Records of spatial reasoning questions
___
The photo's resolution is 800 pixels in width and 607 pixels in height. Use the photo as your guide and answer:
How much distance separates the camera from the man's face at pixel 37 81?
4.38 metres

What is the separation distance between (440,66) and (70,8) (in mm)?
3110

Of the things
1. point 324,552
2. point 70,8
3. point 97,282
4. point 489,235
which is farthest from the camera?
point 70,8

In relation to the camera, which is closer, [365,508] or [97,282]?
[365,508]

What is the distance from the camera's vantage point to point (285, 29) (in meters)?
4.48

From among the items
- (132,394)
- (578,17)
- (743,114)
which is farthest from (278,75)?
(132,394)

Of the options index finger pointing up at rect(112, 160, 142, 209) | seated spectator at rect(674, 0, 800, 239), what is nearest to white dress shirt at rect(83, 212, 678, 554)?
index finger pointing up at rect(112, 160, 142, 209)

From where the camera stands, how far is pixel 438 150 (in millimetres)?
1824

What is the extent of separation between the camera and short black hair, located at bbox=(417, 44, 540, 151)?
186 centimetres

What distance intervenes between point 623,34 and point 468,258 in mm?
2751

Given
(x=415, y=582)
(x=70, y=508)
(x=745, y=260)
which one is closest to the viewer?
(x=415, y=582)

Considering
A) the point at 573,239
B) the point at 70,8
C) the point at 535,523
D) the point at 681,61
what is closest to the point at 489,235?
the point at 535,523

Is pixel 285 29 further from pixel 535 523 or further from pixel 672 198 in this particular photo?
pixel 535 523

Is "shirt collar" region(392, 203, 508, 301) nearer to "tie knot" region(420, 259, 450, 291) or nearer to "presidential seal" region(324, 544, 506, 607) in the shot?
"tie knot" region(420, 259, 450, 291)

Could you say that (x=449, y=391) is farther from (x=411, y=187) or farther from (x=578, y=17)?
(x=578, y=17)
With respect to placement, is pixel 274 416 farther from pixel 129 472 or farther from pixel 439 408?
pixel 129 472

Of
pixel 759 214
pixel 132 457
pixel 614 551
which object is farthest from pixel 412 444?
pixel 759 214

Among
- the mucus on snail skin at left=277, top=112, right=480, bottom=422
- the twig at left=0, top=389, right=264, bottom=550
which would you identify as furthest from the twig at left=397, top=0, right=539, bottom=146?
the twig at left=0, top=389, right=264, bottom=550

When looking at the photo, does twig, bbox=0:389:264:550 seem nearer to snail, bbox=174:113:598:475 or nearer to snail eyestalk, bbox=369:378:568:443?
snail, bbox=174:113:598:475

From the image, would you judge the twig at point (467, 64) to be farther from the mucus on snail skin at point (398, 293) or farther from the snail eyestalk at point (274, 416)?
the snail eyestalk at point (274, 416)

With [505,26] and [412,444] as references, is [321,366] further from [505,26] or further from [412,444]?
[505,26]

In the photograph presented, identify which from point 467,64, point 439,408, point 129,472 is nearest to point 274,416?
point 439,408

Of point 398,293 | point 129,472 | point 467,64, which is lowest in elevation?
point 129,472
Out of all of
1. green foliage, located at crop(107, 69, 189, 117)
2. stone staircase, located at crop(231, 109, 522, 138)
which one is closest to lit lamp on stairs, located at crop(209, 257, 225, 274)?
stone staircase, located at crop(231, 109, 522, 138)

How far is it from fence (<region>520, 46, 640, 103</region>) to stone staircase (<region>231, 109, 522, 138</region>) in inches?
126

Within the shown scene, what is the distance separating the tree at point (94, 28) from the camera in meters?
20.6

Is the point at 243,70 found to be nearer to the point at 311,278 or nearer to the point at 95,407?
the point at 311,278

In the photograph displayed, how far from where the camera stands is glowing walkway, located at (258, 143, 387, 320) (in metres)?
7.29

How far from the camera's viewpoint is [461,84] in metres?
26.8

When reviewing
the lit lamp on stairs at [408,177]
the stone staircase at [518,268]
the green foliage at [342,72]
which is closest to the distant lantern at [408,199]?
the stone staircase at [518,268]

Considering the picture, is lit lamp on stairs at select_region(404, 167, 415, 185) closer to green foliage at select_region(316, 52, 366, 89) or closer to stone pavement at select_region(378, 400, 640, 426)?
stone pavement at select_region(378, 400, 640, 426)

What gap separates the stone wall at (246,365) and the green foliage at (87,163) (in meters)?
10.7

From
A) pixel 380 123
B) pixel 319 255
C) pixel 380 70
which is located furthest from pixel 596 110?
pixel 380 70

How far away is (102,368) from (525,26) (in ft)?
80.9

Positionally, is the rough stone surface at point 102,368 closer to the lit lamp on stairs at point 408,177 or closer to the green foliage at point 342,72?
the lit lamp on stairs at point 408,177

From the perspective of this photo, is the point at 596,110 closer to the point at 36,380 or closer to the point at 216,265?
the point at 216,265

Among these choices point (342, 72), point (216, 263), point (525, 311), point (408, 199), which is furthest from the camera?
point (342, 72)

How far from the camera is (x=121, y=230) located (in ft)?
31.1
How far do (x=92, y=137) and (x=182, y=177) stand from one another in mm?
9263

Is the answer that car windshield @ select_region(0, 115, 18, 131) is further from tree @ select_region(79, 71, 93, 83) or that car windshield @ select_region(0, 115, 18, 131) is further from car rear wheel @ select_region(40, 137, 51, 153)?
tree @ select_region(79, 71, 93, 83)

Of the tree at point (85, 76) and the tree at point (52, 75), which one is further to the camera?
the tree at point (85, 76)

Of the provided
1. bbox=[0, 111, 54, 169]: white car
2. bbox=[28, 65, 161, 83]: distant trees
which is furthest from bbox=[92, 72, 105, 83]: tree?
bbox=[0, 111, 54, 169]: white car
___
Stated exercise: Return every record, word for word.

Task response:
The photo's resolution is 800 pixels in width and 607 pixels in height. Use the photo as your guide and answer:
How much distance separates the camera from the man's face at pixel 37 81?
4.38 metres

What is the separation distance between (440,66) and (70,8) (in mm)?
3110

Of the things
1. point 324,552
2. point 70,8
3. point 97,282
4. point 489,235
which is farthest from the camera?
point 70,8

In relation to the camera, which is closer, [365,508] or [97,282]?
[365,508]

What is the distance from the camera's vantage point to point (285, 29) (in meters)?
4.48

From among the items
- (132,394)
- (578,17)
- (743,114)
which is farthest from (278,75)?
(132,394)

Of the options index finger pointing up at rect(112, 160, 142, 209) | seated spectator at rect(674, 0, 800, 239), what is nearest to white dress shirt at rect(83, 212, 678, 554)?
index finger pointing up at rect(112, 160, 142, 209)

From where the camera stands, how far is pixel 438 150 (in millimetres)?
1824

What is the extent of separation between the camera and short black hair, located at bbox=(417, 44, 540, 151)?
186 centimetres

What distance intervenes between point 623,34 and point 468,258 in mm?
2751

Given
(x=415, y=582)
(x=70, y=508)
(x=745, y=260)
which one is closest to the viewer?
(x=415, y=582)

Considering
A) the point at 573,239
B) the point at 70,8
C) the point at 535,523
D) the point at 681,61
what is closest to the point at 489,235?
the point at 535,523

Is pixel 285 29 further from pixel 535 523 or further from pixel 672 198 in this particular photo?
pixel 535 523

Is "shirt collar" region(392, 203, 508, 301) nearer to "tie knot" region(420, 259, 450, 291) or nearer to "presidential seal" region(324, 544, 506, 607) in the shot?
"tie knot" region(420, 259, 450, 291)

Could you say that (x=449, y=391) is farther from (x=411, y=187) or farther from (x=578, y=17)?
(x=578, y=17)
With respect to placement, is pixel 274 416 farther from pixel 129 472 or farther from pixel 439 408?
pixel 129 472

Of
pixel 759 214
pixel 132 457
pixel 614 551
which object is farthest from pixel 412 444?
pixel 759 214

Among
- the mucus on snail skin at left=277, top=112, right=480, bottom=422
- the twig at left=0, top=389, right=264, bottom=550
which would you identify as furthest from the twig at left=397, top=0, right=539, bottom=146?
the twig at left=0, top=389, right=264, bottom=550

When looking at the photo, does twig, bbox=0:389:264:550 seem nearer to snail, bbox=174:113:598:475 or nearer to snail eyestalk, bbox=369:378:568:443?
snail, bbox=174:113:598:475

From the image, would you judge the twig at point (467, 64) to be farther from the mucus on snail skin at point (398, 293) or farther from the snail eyestalk at point (274, 416)?
the snail eyestalk at point (274, 416)

With [505,26] and [412,444] as references, is [321,366] further from [505,26] or further from [412,444]?
[505,26]

In the photograph presented, identify which from point 467,64, point 439,408, point 129,472 is nearest to point 274,416?
point 439,408

Of point 398,293 | point 129,472 | point 467,64, which is lowest in elevation?
point 129,472
Out of all of
1. green foliage, located at crop(107, 69, 189, 117)
2. stone staircase, located at crop(231, 109, 522, 138)
which one is closest to lit lamp on stairs, located at crop(209, 257, 225, 274)?
stone staircase, located at crop(231, 109, 522, 138)

How far is it from fence (<region>520, 46, 640, 103</region>) to stone staircase (<region>231, 109, 522, 138</region>) in inches?
126

Within the shown scene, what is the distance separating the tree at point (94, 28) from the camera in meters?
20.6

Is the point at 243,70 found to be nearer to the point at 311,278 or nearer to the point at 95,407?
the point at 311,278

In the photograph displayed, how far from where the camera stands is glowing walkway, located at (258, 143, 387, 320) (in metres)?
7.29

How far from the camera's viewpoint is [461,84] in metres?
26.8

When reviewing
the lit lamp on stairs at [408,177]
the stone staircase at [518,268]
the green foliage at [342,72]
which is closest to the distant lantern at [408,199]?
the stone staircase at [518,268]

Considering the picture, is lit lamp on stairs at select_region(404, 167, 415, 185) closer to green foliage at select_region(316, 52, 366, 89) or closer to stone pavement at select_region(378, 400, 640, 426)?
stone pavement at select_region(378, 400, 640, 426)

What gap separates the stone wall at (246,365) and the green foliage at (87,163) (in meters)?
10.7

From
A) pixel 380 123
B) pixel 319 255
C) pixel 380 70
which is located furthest from pixel 596 110?
pixel 380 70

How far away is (102,368) from (525,26) (in ft)?
80.9

Positionally, is the rough stone surface at point 102,368 closer to the lit lamp on stairs at point 408,177 or closer to the green foliage at point 342,72?
the lit lamp on stairs at point 408,177

From the perspective of this photo, is the point at 596,110 closer to the point at 36,380 or closer to the point at 216,265?
the point at 216,265

Among these choices point (342, 72), point (216, 263), point (525, 311), point (408, 199), which is furthest from the camera?
point (342, 72)

How far from the camera is (x=121, y=230) located (in ft)?
31.1
How far do (x=92, y=137) and (x=182, y=177) stand from one another in mm?
9263

Is the answer that car windshield @ select_region(0, 115, 18, 131) is further from tree @ select_region(79, 71, 93, 83) or that car windshield @ select_region(0, 115, 18, 131) is further from car rear wheel @ select_region(40, 137, 51, 153)?
tree @ select_region(79, 71, 93, 83)

Of the tree at point (85, 76) and the tree at point (52, 75), which one is further to the camera?
the tree at point (85, 76)

Of the provided
1. bbox=[0, 111, 54, 169]: white car
2. bbox=[28, 65, 161, 83]: distant trees
which is furthest from bbox=[92, 72, 105, 83]: tree?
bbox=[0, 111, 54, 169]: white car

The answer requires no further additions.